* [What to produce] In the records below, find the line containing "Large nephila spider" and return it together with every later line, exactly as written; pictures are to be omitted.

* [The records]
%%

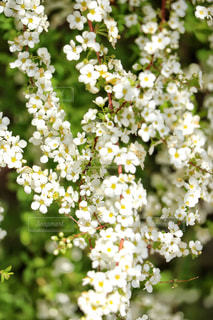花,ユキヤナギ,静岡県,沼津市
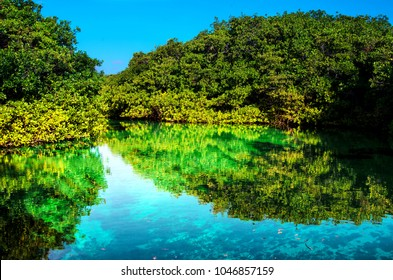 Mangrove forest growing in shallow lagoon, Mexico, Quintana Roo, Yucatan Peninsula.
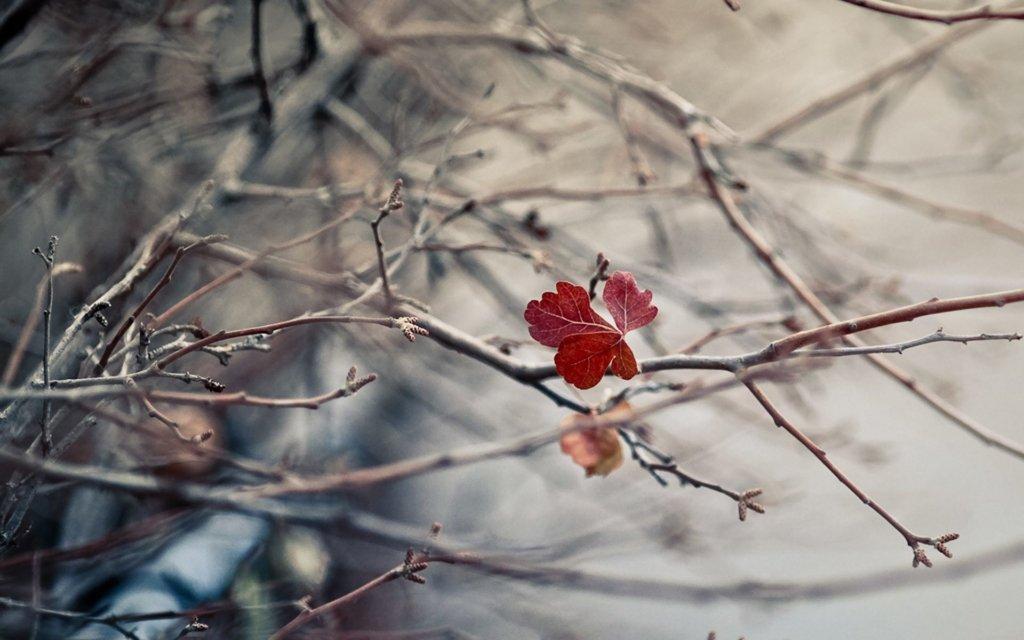 Погода у грудні: синоптики розповіли, де буде дуже погана погода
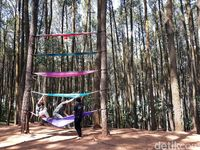 Spot foto hammock (Pradito/detikcom)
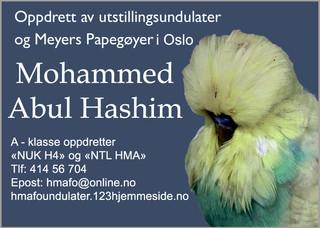 Mohammed Abul Hashim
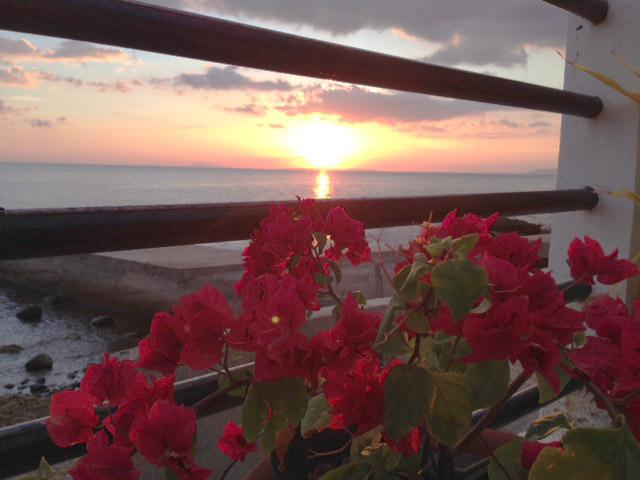 夕日とブーゲンビリア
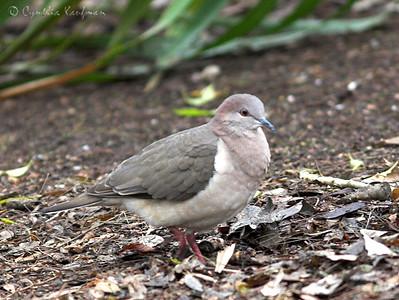 Leptotila verreauxi - White-tipped Dove
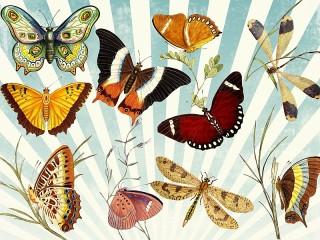 Собирать пазл Бабочки и стрекозы онлайн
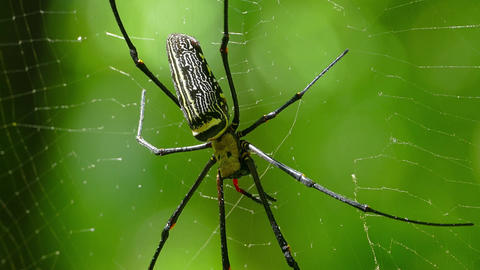 Large nephila spider with her cub on the web, 4k Footage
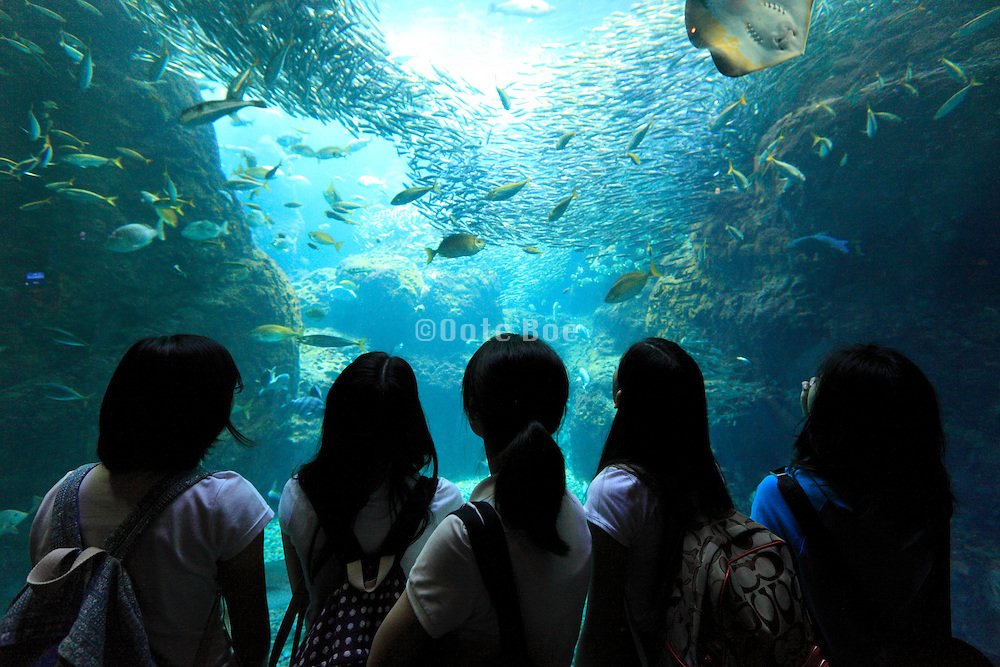 school girls looking at various type of fish in large aquarium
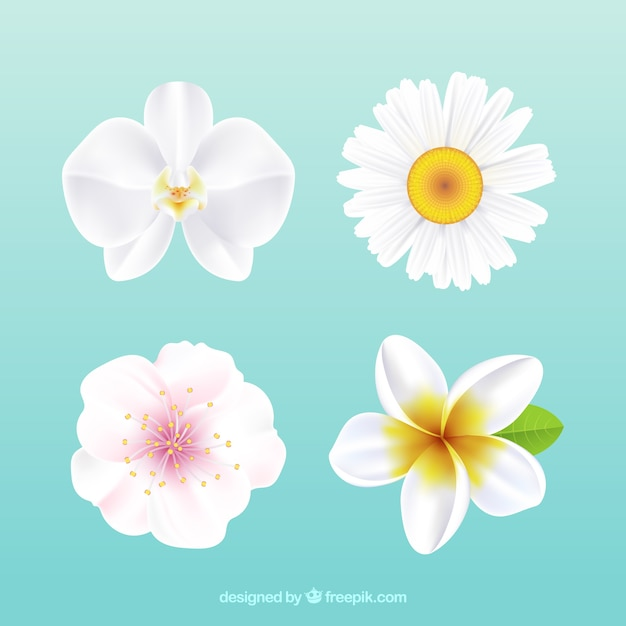 White flowers vectors free vector graphics everypixel set of white flowers in realistic style mightylinksfo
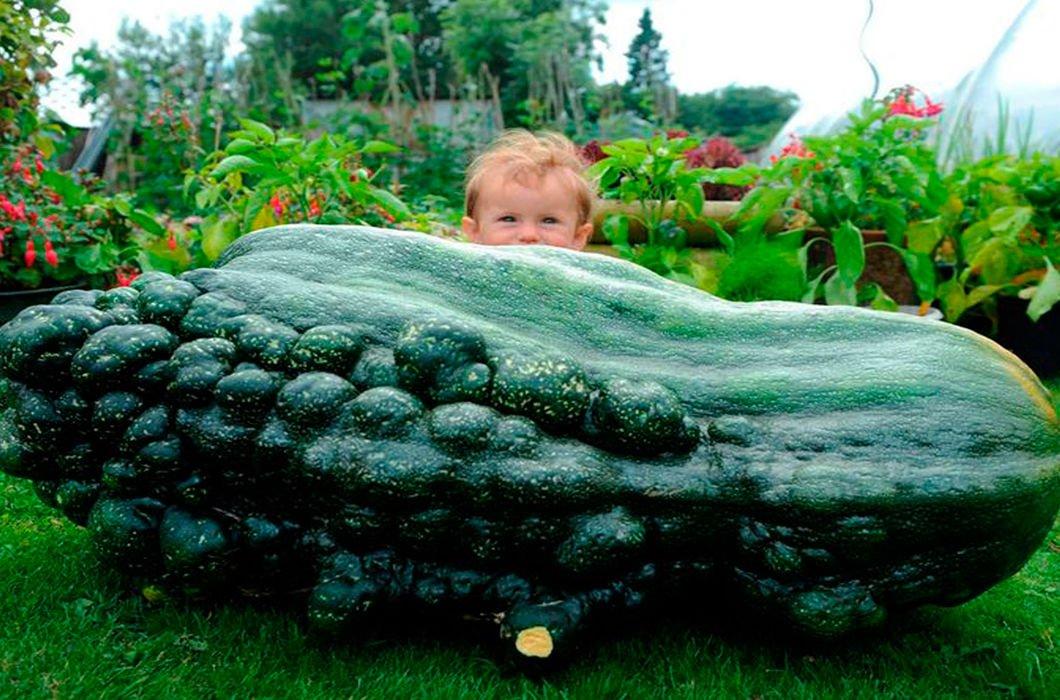 Картинки самые большие овощи и фрукты в мире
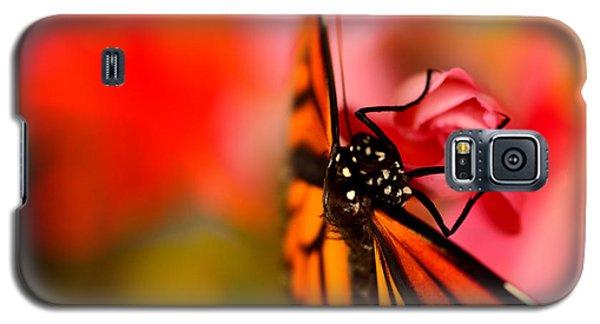 Monarch Morning Galaxy S5 Case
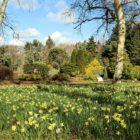 St Andrews Botanic Garden - Daffodils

%%

* [Answer to the problem]
 Large nephila spider with her cub on the web, 4k Footage
 school girls looking at various type of fish in large aquarium
 White flowers vectors free vector graphics everypixel set of white flowers in realistic style mightylinksfo
 Картинки самые большие овощи и фрукты в мире
 Monarch Morning Galaxy S5 Case
 St Andrews Botanic Garden - Daffodils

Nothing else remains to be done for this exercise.